The same day plaintiff called a doctor to his home and discovered that his jaw was broken. He had lost two teeth. Thereafter he was under treatment by a dentist who wired *141plaintiff’s jawbone to hold it in place. At the time of the trial the dentist testified plaintiff could not be cured for another six weeks. The lost teeth had to be replaced. He was off work for six weeks during the time that his mouth was wired. He had been earning $70 per week at that time. Defendants concede that the award was reasonable if plaintiff received the injuries which he testified he received.

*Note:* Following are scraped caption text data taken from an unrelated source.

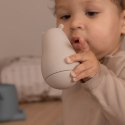 Nuuroo zabawki do kąpieli silikonowe pływaczki polewaczki gryzaki 3w1 Misie Nuuroo zabawki do kąpieli silikonowe pływaczki polewaczki gryzaki 3w1 Misie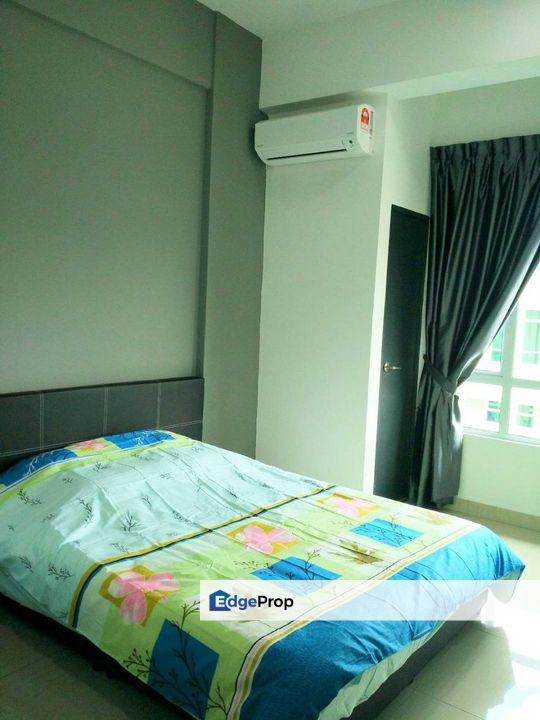Midori Green @ Austin Height 3bed 2bath For Rent, Johor, Johor Bahru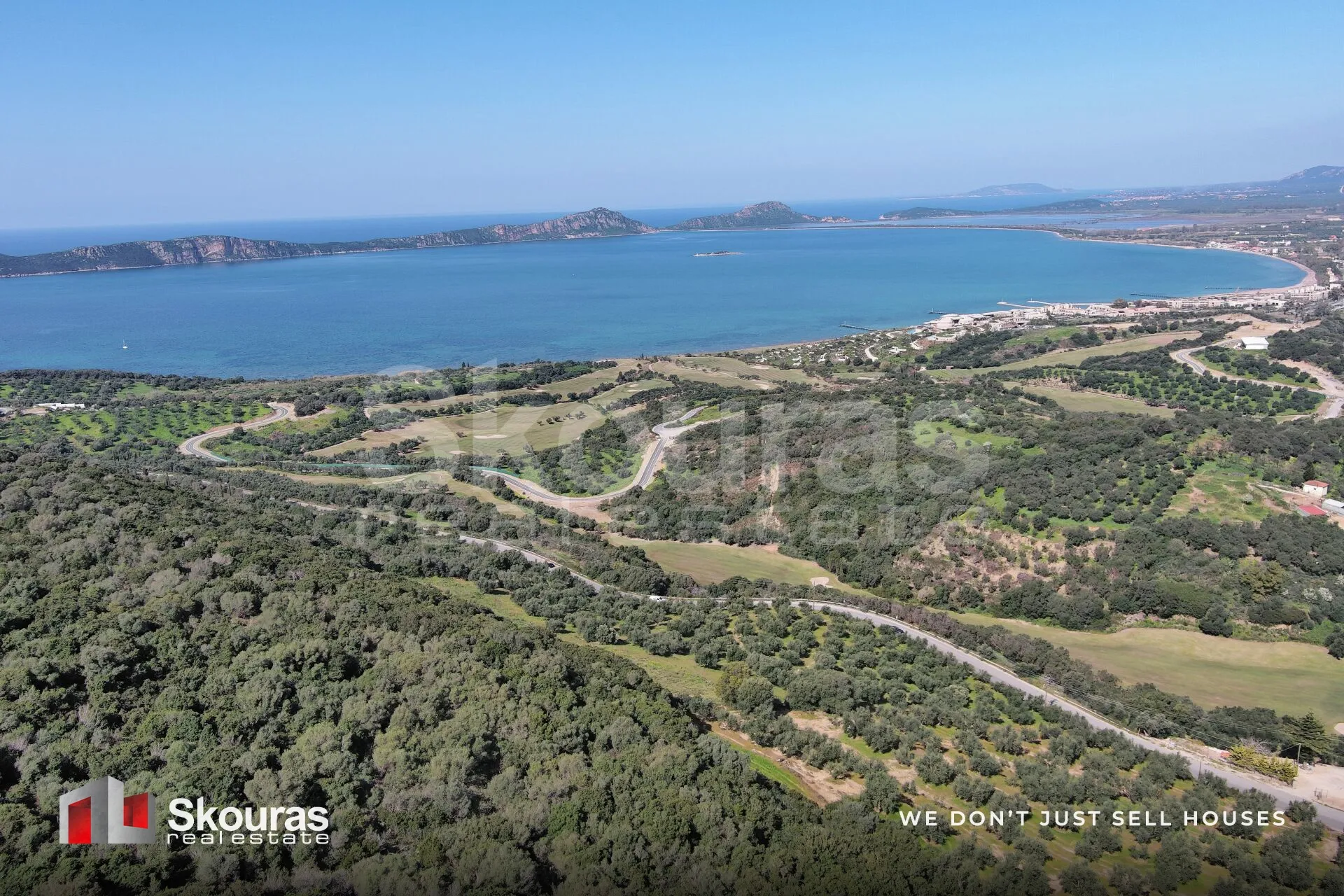 Αγροτεμάχιο 8386τ.μ.  - 5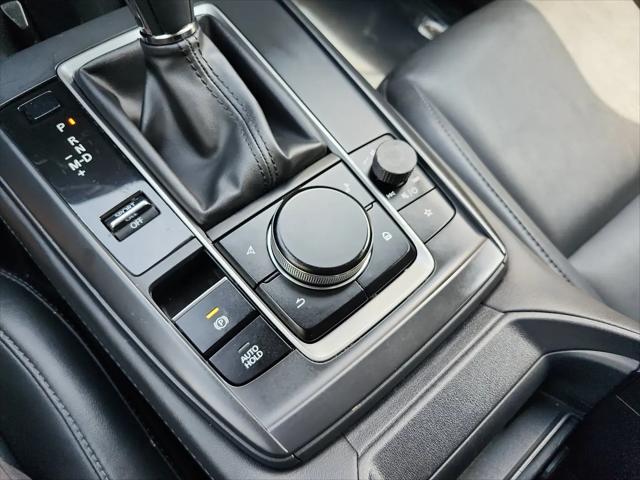 2021 Mazda CX-30 Select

Under the story told by defendants and their witnesses, defendant Apolinio would have been justified in using reasonable force to eject plaintiff from the premises. They contended that plaintiff, highly intoxicated, was molesting the women patrons; that when told to leave he refused to do so but started to fight; that Apolinio put him out on to the sidewalk; that as he sat there cursing and challenging bystanders to fight, an automobile drove up to the curb, four men emerged from it, and proceeded to beat up the plaintiff; that plaintiff’s injuries came from that beating and not from any actions of Apolinio or anyone else in ejecting plaintiff from the premises.

Defendants have completely disregarded the rule that where there is a conflict of evidence, this court cannot disturb the findings of the jury. At argument, defendants contended that plaintiff’s story is inherently improbable. However, there is nothing inherently improbable in it. Nor is the fact that a police officer testified that when he arrived in front of defendants’ tavern, plaintiff was belligerent, intoxicated, and refused to get in the patrol wagon, requiring several officers to put him in it, so inconsistent with plaintiff’s story of what happened before the police officer arrived as to compel a finding that plaintiff’s story in the main is inherently improbable.

The jury believed plaintiff. Hence, it is unnecessary to discuss what would be the legal rule had the jury found, as contended by defendants, that plaintiff was injuring defendants’ property, attacking defendant Apolinio, and molesting customers in the tavern. The judgment is affirmed.

Peters, P. J., and Ward, J., concurred.